A team of researchers at the University of California, Riverside, has published a new SAD DNS attack variant (CVE-2021-20322) that works despite protection added last year to block the CVE-2020-25705 vulnerability. The new method is broadly similar to last year's vulnerability, with the only difference being that it uses a different type of ICMP packet to check for active UDP ports. The proposed attack allows substitution of fictitious data in the cache of the DNS server, which can be used to replace the IP address of an arbitrary domain in the cache and redirect requests to the domain to the attacker's server.
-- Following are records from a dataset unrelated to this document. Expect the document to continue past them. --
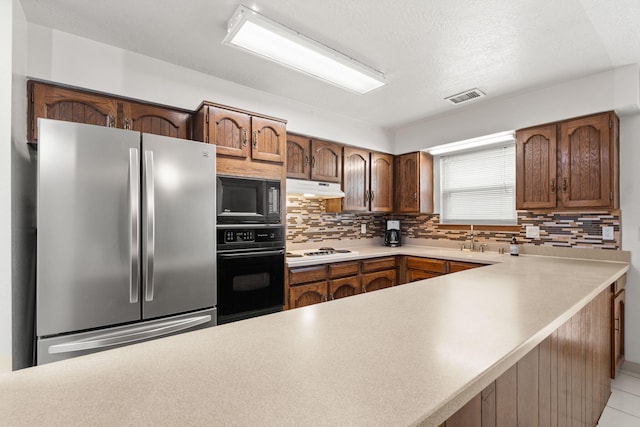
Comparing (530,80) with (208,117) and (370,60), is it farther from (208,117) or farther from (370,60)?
(208,117)

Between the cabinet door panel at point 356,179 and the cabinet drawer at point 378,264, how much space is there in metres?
0.67

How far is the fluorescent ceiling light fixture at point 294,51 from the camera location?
6.05ft

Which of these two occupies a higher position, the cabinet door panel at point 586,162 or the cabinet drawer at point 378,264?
the cabinet door panel at point 586,162

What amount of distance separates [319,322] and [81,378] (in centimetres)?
63

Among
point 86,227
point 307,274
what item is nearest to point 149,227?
point 86,227

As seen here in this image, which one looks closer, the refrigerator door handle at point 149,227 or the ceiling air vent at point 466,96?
the refrigerator door handle at point 149,227

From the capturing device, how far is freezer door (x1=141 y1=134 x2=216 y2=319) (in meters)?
1.83

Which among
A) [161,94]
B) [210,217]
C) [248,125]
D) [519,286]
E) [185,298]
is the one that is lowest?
[185,298]

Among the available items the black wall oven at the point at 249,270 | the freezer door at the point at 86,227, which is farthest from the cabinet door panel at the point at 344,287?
the freezer door at the point at 86,227

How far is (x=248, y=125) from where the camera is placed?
2549 mm

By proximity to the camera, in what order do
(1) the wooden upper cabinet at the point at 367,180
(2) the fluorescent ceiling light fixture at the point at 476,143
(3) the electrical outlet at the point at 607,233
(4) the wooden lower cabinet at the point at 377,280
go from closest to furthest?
(3) the electrical outlet at the point at 607,233
(2) the fluorescent ceiling light fixture at the point at 476,143
(4) the wooden lower cabinet at the point at 377,280
(1) the wooden upper cabinet at the point at 367,180

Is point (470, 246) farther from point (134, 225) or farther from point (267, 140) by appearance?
point (134, 225)

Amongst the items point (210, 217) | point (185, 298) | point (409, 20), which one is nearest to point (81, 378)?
point (185, 298)

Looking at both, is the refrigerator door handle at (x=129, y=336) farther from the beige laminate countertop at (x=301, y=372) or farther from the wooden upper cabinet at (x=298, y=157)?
the wooden upper cabinet at (x=298, y=157)
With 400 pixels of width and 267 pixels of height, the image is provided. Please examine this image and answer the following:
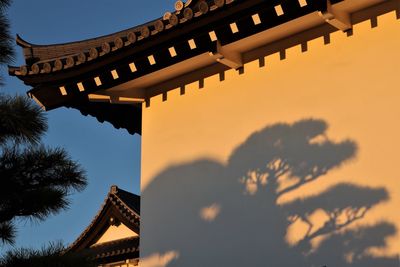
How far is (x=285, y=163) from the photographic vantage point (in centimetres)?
648

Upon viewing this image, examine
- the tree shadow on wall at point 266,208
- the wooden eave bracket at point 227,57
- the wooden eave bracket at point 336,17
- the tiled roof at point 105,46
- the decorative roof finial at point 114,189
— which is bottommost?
the tree shadow on wall at point 266,208

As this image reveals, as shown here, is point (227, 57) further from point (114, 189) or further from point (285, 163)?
point (114, 189)

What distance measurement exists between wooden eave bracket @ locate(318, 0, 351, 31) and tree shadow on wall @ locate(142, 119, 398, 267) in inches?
35.6

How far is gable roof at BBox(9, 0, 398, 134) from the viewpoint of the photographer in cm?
628

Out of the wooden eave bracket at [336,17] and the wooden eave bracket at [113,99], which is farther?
the wooden eave bracket at [113,99]

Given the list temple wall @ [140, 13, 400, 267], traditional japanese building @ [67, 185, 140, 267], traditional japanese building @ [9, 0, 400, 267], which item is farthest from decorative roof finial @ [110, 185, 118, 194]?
temple wall @ [140, 13, 400, 267]

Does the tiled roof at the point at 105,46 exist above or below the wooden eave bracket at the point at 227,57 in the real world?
above

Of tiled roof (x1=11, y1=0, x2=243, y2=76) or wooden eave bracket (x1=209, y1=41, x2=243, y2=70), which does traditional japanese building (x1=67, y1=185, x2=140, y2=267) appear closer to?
tiled roof (x1=11, y1=0, x2=243, y2=76)

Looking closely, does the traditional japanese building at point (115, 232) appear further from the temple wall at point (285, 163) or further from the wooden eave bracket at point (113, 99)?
the temple wall at point (285, 163)

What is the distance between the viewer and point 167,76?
25.0 ft

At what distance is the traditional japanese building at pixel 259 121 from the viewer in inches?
236

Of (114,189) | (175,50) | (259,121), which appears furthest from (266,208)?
(114,189)

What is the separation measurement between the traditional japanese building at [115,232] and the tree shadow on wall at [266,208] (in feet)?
13.4

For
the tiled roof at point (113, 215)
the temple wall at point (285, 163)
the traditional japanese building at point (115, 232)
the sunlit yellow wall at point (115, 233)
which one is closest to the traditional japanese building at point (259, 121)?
the temple wall at point (285, 163)
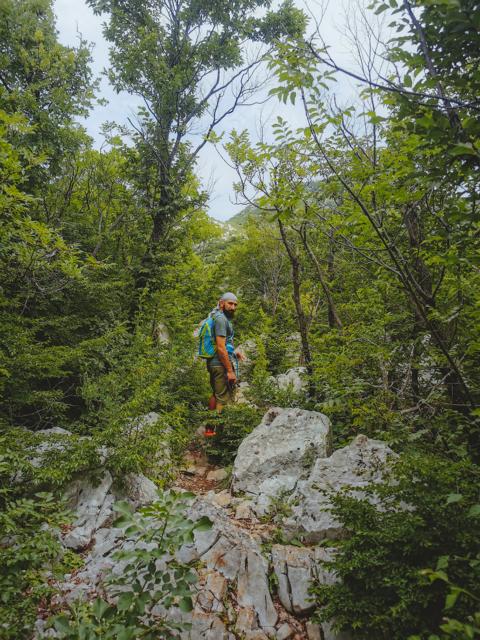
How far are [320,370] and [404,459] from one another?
129 inches

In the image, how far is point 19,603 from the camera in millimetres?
2242

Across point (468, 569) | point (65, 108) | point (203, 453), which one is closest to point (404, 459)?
point (468, 569)

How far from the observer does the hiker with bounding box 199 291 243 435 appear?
664cm

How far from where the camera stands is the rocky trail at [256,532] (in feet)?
8.77

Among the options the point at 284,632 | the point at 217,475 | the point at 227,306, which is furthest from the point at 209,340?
the point at 284,632

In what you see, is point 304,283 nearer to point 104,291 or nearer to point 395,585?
point 104,291

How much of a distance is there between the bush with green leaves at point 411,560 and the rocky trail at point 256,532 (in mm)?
360

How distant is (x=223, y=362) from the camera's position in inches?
264

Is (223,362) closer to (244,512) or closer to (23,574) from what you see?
(244,512)

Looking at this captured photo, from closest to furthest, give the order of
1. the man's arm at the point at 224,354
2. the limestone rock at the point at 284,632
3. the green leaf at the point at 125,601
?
the green leaf at the point at 125,601 → the limestone rock at the point at 284,632 → the man's arm at the point at 224,354

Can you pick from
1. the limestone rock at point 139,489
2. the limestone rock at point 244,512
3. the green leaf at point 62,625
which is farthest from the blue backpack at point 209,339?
the green leaf at point 62,625

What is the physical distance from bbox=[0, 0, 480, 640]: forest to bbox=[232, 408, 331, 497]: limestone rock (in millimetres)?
404

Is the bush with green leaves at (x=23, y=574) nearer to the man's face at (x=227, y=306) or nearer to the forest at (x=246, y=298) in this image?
the forest at (x=246, y=298)

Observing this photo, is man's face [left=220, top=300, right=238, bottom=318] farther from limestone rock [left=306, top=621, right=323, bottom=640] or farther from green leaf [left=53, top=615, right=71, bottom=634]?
green leaf [left=53, top=615, right=71, bottom=634]
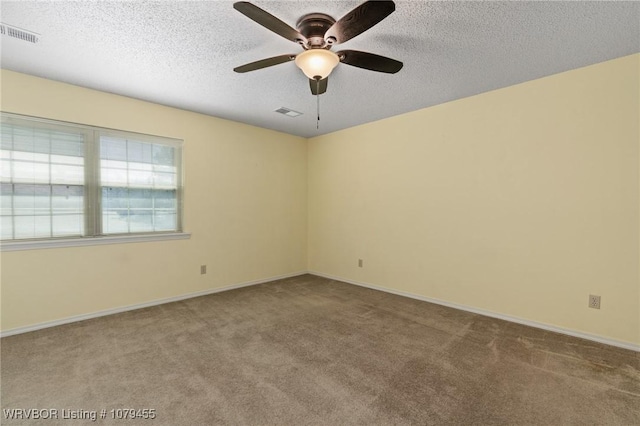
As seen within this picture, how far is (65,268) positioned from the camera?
296 cm

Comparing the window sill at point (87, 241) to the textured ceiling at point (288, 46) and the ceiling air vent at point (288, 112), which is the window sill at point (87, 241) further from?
the ceiling air vent at point (288, 112)

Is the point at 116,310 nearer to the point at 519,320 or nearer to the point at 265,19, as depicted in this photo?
the point at 265,19

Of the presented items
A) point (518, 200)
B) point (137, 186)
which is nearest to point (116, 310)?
point (137, 186)

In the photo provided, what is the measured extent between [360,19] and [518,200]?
2.53 meters

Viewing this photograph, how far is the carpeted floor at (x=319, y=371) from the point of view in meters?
1.71

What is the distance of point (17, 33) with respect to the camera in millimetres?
2092

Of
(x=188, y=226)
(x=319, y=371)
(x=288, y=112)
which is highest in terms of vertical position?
(x=288, y=112)

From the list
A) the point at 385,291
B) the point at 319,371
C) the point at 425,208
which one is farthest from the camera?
the point at 385,291

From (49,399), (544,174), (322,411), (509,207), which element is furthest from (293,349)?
(544,174)

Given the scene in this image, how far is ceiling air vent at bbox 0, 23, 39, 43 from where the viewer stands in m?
2.04

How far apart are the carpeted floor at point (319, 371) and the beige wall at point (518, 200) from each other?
1.47 ft

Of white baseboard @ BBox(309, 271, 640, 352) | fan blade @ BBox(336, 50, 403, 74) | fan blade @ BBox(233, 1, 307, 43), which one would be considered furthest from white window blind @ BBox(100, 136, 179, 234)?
white baseboard @ BBox(309, 271, 640, 352)

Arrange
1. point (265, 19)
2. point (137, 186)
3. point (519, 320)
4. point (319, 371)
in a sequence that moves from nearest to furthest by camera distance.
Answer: point (265, 19) < point (319, 371) < point (519, 320) < point (137, 186)

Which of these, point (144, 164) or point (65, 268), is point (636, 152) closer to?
point (144, 164)
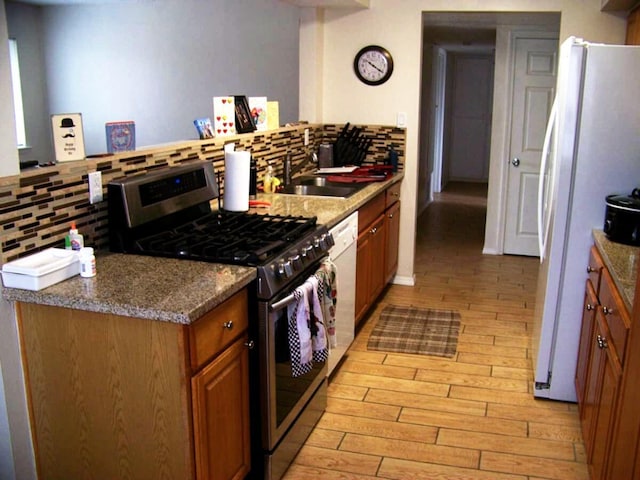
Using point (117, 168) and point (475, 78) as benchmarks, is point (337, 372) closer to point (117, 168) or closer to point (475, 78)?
point (117, 168)

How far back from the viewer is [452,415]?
3021 millimetres

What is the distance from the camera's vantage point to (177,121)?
7.19 m

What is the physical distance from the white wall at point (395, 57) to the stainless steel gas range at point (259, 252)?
221 cm

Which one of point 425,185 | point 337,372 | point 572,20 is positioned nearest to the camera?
point 337,372

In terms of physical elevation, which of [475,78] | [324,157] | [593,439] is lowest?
[593,439]

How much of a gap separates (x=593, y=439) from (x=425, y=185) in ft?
20.7

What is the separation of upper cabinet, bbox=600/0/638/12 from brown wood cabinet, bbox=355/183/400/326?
1.77 m

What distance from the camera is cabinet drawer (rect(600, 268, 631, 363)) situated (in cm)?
207

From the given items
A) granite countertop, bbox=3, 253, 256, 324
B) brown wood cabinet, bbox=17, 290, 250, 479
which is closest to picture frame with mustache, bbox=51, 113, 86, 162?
granite countertop, bbox=3, 253, 256, 324

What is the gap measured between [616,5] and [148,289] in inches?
140

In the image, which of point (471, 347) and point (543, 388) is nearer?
point (543, 388)

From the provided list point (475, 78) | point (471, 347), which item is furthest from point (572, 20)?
point (475, 78)

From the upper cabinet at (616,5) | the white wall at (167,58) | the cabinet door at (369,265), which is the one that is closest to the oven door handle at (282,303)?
the cabinet door at (369,265)

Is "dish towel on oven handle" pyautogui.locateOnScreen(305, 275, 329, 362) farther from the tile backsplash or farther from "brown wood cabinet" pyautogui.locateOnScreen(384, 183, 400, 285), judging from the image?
"brown wood cabinet" pyautogui.locateOnScreen(384, 183, 400, 285)
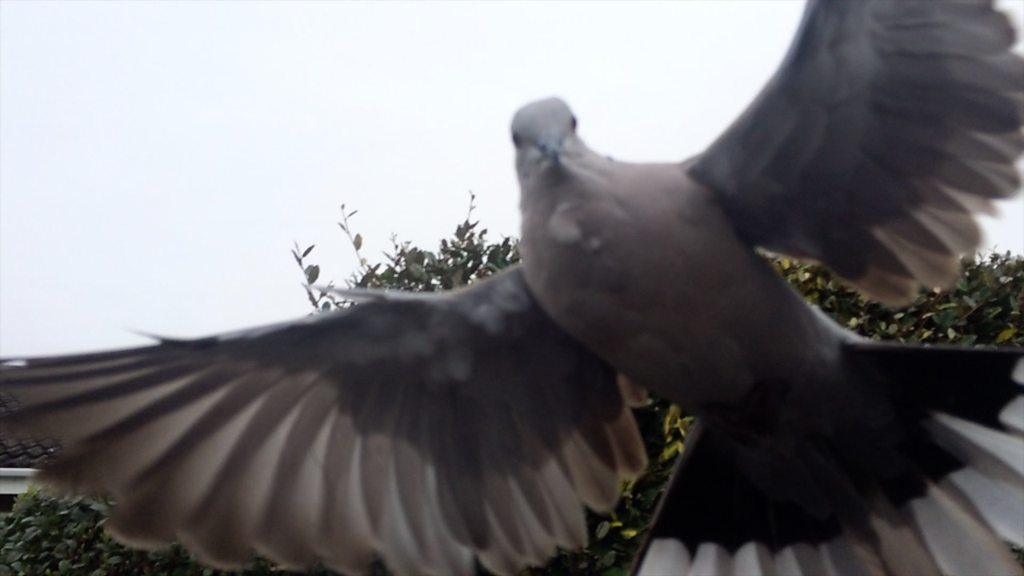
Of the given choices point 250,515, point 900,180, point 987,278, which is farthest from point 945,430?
point 250,515

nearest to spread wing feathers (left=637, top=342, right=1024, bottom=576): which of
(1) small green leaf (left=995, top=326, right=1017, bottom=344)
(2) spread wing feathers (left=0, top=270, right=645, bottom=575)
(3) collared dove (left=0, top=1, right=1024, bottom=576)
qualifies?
(3) collared dove (left=0, top=1, right=1024, bottom=576)

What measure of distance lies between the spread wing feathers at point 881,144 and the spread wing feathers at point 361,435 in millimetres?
520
The proposed method works only in the Linux network stack due to being tied to the peculiarities of the ICMP packet processing mechanism in Linux, which acts as a source of data leakage, which simplifies the determination of the UDP port number used by the server to send an external request. Changes blocking information leakage were accepted into the Linux kernel at the end of August (the fix was included in the 5.15 kernel and the September updates of the LTS kernel branches). The fix comes down to switching to using the SipHash hashing algorithm in network caches instead of Jenkins Hash. The status of fixing the vulnerability in distributions can be assessed on these pages: Debian, RHEL, Fedora, SUSE, Ubuntu.
According to the researchers who identified the problem, about 38% of open resolvers on the network are affected, including popular DNS services such as OpenDNS and Quad9 (9.9.9.9). With regard to server software, the attack can be carried out using packages such as BIND, Unbound, and dnsmasq on a Linux server. DNS servers running on Windows and BSD systems do not experience the problem. To successfully carry out an attack, it is necessary to use IP spoofing, i.e. it is required that the attacker's ISP does not block packets with a fake source IP address.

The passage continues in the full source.